Détails de la tâche
D'après l'extrait du document, depuis quelle année le PCF se bat-il pour le logiciel libre ?

Extrait du document
Certes certains libéraux et libertariens s’en réclament également, car contradictoirement, malgré sa tendance à tout vouloir privatiser, le capitalisme pour se développer a toujours eu besoin de biens communs à exploiter.

Tu fais partie de ceux qui réfléchissent à la « révolution numérique » au sein du PCF. Est-il possible de résumer les positions du parti sur le sujet et plus particulièrement sur le logiciel libre ?

Le PCF s’est battu pour le logiciel libre depuis 1994, ainsi que contre toutes les tentatives de brevets logiciels au Parlement européen.

Le texte suivant adopté lors du dernier Congrès du PCF résume notre position : « Sous la crise du capitalisme émergent déjà les prémisses d’une troisième révolution industrielle avec les logiciels libres, les machines auto-réplicatives libres, l’open source hardware, les mouvements hackers et maker. Ainsi se créent et se développent des lieux de conception et de proximité en réseau, ouverts et gratuits, où l’on partage savoir et savoir-faire, où l’on crée plutôt qu’on ne consomme, où l’on expérimente et apprend collectivement, où le producteur n’est plus dépossédé de sa création, tels les Fab Lab, qui sont les moteurs de ce mouvement. Toutes ces avancées portent en elles des possibilités de mise en commun, de partage et de coopération inédites. »

Lorsque tu communiques avec tes camarades du parti, vois-tu souvent passer des adresses en gmail et de pièces jointes en .doc ?

Oui malheureusement en cela les militants communistes ne sont pas différents de la majorité de la population.

Mais les choses progressent, ainsi au siège national du Parti, et dans la plupart des fédérations départementales, nous sommes équipés de LibreOffice, de Thunderbird, et Firefox, et nous avons notre propre nom de domaine : pcf.fr. Mais les mauvaises habitudes ont la vie dure ainsi que la peur de perdre ses sacro-saintes « macro excel ». C’est pourquoi l’espace à la Fête de l’Huma est aussi une occasion de les faire régresser par l’exemple et la pédagogie.

Nous sommes nombreux à vouloir re-décentraliser le Web plutôt que céder nos données à « GAFA » (Google, Apple, Facebook, Amazon). Le mouvement des fablabs et du DIY va-t-il re-décentraliser le capital ?

Oui parce que s’ils socialisent la conception via les échanges sur le Net et les bases de données disponibles, et ils décentralisent dans le même temps la production. Les petites unités de production que sont les fablabs, les hackerspaces et les makerspaces, impliquent une dispersion du capital qui va à l’encontre de la tendance atavique du capitalisme à le concentrer. La démocratisation et le partages des connaissances techniques et des moyens de créer et de produire dans le cadre de ces tiers lieux démentent les prédictions de Jacques Ellul sur l’équivalence entre développement des technologies et concentration du pouvoir, des ressources et du capital.

Favorable au revenu de base universel ? Et comme le souhaite Bernard Stiegler : demain, tous intermittents du spectacle ?

Questions spatiales sur des scènes
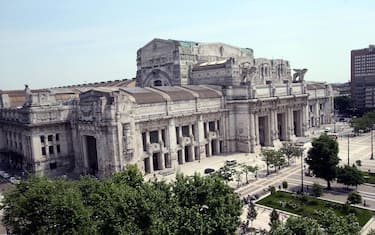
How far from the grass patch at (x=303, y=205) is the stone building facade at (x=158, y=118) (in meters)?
32.9

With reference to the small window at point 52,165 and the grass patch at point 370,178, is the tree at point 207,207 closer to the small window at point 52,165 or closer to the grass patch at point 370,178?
the grass patch at point 370,178

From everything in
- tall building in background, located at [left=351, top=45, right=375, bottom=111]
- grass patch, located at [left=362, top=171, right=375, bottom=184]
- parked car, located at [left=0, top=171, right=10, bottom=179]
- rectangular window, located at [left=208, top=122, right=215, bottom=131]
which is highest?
tall building in background, located at [left=351, top=45, right=375, bottom=111]

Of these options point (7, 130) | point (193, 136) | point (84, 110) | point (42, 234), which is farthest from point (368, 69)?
point (42, 234)

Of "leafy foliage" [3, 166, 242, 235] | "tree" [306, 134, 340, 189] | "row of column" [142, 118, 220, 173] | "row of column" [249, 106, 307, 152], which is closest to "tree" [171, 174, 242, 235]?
"leafy foliage" [3, 166, 242, 235]

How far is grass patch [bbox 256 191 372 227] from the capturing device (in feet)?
160

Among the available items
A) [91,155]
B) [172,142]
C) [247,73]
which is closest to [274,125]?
[247,73]

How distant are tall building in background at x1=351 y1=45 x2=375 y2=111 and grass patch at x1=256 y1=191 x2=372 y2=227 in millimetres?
139365

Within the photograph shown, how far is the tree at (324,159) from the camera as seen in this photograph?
59.4 metres

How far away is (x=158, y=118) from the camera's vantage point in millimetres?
81062

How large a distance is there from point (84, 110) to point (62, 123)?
9.56 metres

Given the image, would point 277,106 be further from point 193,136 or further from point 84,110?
point 84,110

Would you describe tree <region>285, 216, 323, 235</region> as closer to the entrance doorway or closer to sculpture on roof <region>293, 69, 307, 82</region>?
the entrance doorway

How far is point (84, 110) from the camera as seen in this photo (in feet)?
257

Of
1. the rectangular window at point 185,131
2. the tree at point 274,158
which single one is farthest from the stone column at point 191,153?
the tree at point 274,158
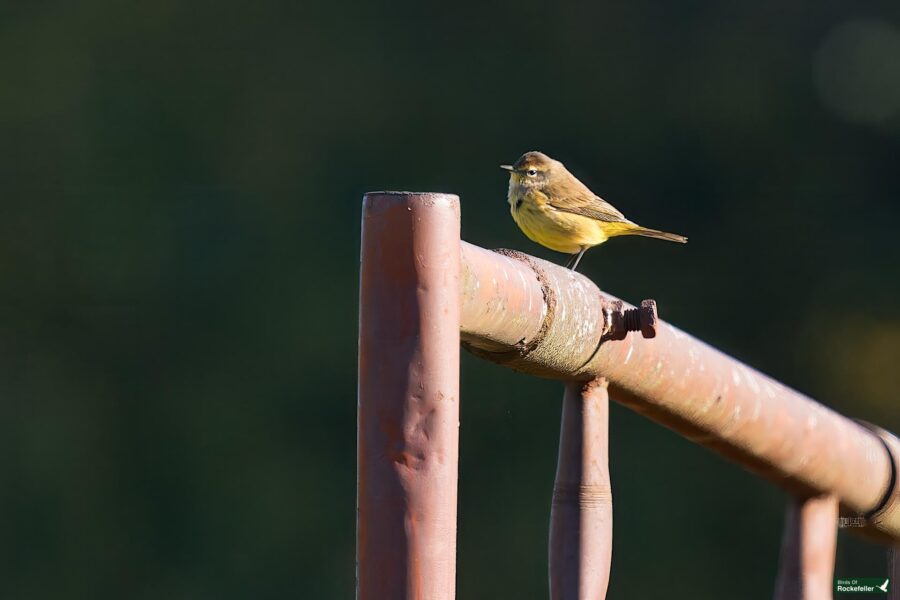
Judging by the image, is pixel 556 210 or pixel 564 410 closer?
pixel 564 410

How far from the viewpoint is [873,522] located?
2135 millimetres

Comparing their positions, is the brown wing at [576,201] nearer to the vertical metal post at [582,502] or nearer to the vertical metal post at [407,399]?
the vertical metal post at [582,502]

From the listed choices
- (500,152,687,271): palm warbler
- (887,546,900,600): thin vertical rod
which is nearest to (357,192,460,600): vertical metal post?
(887,546,900,600): thin vertical rod

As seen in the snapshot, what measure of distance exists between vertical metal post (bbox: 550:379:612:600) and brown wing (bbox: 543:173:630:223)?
2.24m

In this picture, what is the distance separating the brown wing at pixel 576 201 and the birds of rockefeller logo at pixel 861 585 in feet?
6.24

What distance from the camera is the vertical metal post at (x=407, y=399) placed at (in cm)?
116

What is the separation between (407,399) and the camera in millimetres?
1188

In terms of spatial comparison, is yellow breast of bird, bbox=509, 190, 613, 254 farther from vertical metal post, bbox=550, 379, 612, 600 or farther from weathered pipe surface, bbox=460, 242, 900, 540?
vertical metal post, bbox=550, 379, 612, 600

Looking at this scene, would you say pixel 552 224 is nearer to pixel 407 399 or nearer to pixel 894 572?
pixel 894 572

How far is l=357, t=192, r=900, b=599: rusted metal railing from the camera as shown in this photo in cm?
118

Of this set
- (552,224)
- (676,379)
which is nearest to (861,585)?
(676,379)

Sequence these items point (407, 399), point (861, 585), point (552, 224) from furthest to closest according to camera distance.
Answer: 1. point (552, 224)
2. point (861, 585)
3. point (407, 399)

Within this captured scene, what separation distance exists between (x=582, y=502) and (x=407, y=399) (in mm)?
530

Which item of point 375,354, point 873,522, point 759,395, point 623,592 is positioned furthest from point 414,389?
point 623,592
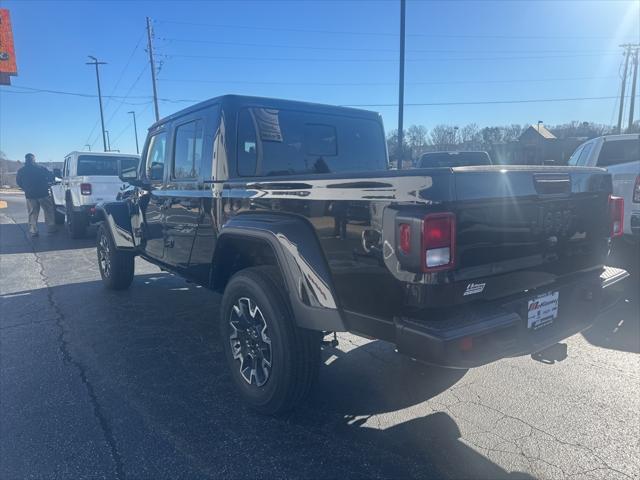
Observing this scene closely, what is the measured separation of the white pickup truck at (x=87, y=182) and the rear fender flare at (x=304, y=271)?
9174 millimetres

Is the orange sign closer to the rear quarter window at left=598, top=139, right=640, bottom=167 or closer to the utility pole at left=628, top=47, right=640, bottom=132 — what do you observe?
the rear quarter window at left=598, top=139, right=640, bottom=167

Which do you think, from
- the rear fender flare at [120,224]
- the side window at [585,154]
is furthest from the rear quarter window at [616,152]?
the rear fender flare at [120,224]

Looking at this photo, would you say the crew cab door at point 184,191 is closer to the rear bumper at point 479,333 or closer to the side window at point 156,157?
the side window at point 156,157

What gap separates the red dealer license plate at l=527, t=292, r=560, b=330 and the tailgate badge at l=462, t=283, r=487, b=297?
1.16ft

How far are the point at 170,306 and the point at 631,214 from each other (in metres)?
5.91

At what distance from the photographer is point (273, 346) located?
2775 mm

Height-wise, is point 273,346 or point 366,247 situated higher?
point 366,247

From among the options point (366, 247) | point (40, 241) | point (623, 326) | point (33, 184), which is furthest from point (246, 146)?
point (33, 184)

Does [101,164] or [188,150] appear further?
[101,164]

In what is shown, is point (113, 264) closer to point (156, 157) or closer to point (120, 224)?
point (120, 224)

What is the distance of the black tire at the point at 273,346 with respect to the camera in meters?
2.72

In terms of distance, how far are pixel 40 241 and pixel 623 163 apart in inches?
496

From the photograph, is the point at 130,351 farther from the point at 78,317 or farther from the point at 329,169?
the point at 329,169

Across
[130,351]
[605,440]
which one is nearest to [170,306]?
[130,351]
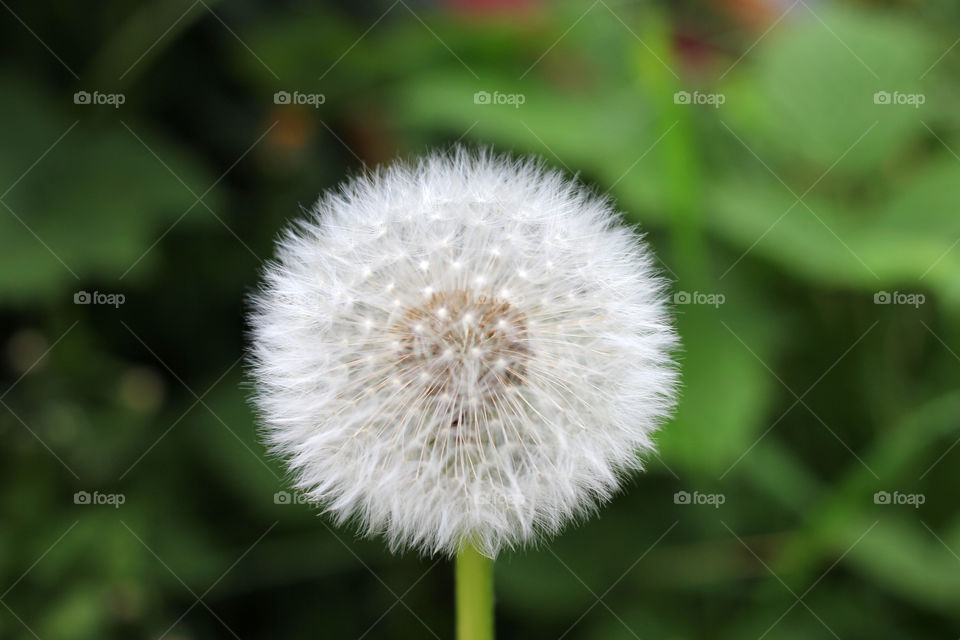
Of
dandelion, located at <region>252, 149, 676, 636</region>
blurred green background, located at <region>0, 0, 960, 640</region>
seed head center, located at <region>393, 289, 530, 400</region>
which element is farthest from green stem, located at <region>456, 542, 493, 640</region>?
blurred green background, located at <region>0, 0, 960, 640</region>

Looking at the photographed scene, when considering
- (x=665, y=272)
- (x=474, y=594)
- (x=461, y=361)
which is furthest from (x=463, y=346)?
(x=665, y=272)

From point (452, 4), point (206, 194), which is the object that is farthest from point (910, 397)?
point (452, 4)

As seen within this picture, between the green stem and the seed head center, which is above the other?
the seed head center

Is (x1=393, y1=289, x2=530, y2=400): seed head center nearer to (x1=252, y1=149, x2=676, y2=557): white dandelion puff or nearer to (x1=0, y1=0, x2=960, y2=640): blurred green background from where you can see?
(x1=252, y1=149, x2=676, y2=557): white dandelion puff

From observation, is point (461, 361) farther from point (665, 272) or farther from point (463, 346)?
point (665, 272)

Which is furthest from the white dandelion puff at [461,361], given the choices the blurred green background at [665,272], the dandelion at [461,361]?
the blurred green background at [665,272]
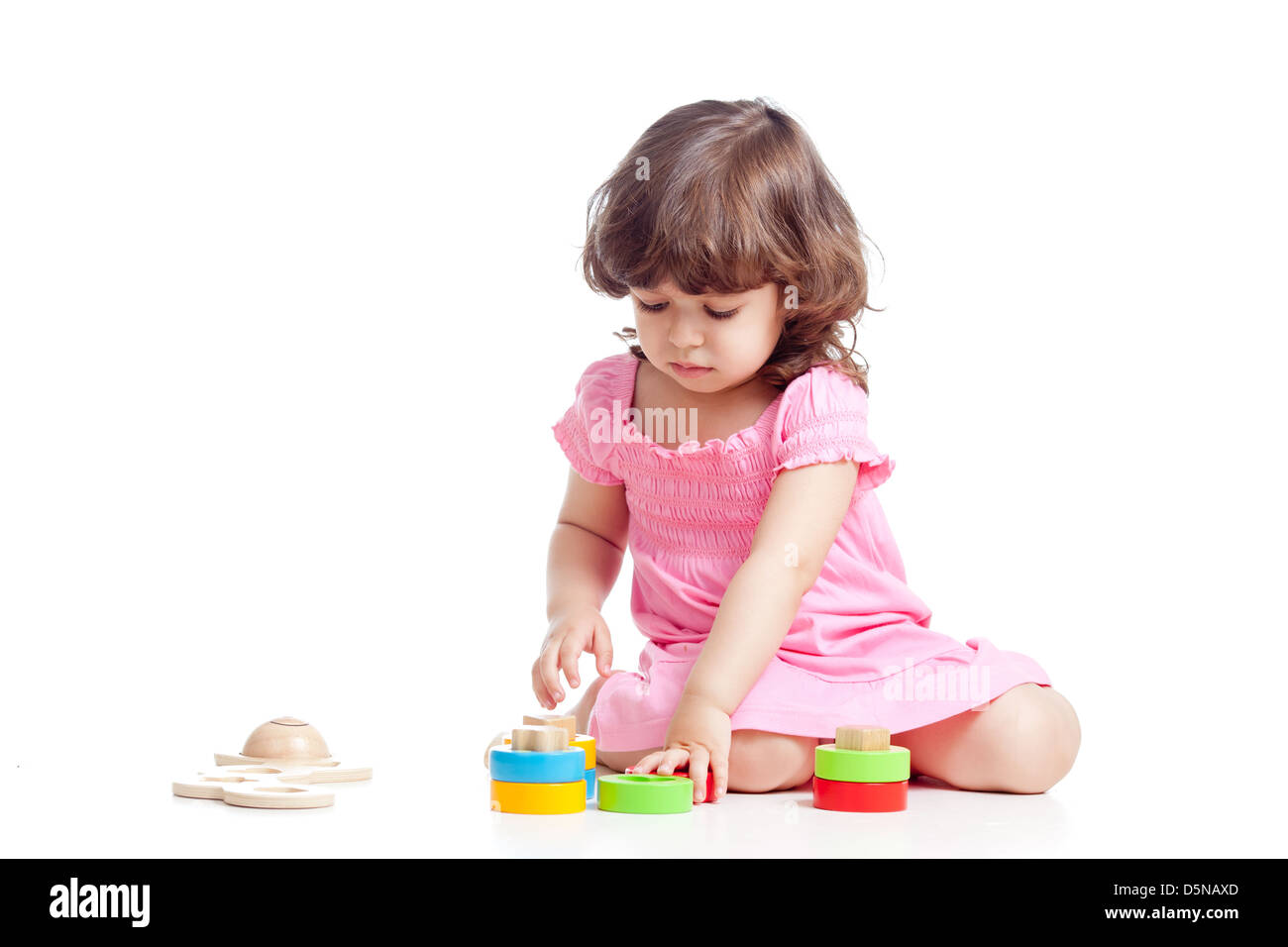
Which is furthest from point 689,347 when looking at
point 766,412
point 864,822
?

Solution proposée
Depuis 1994.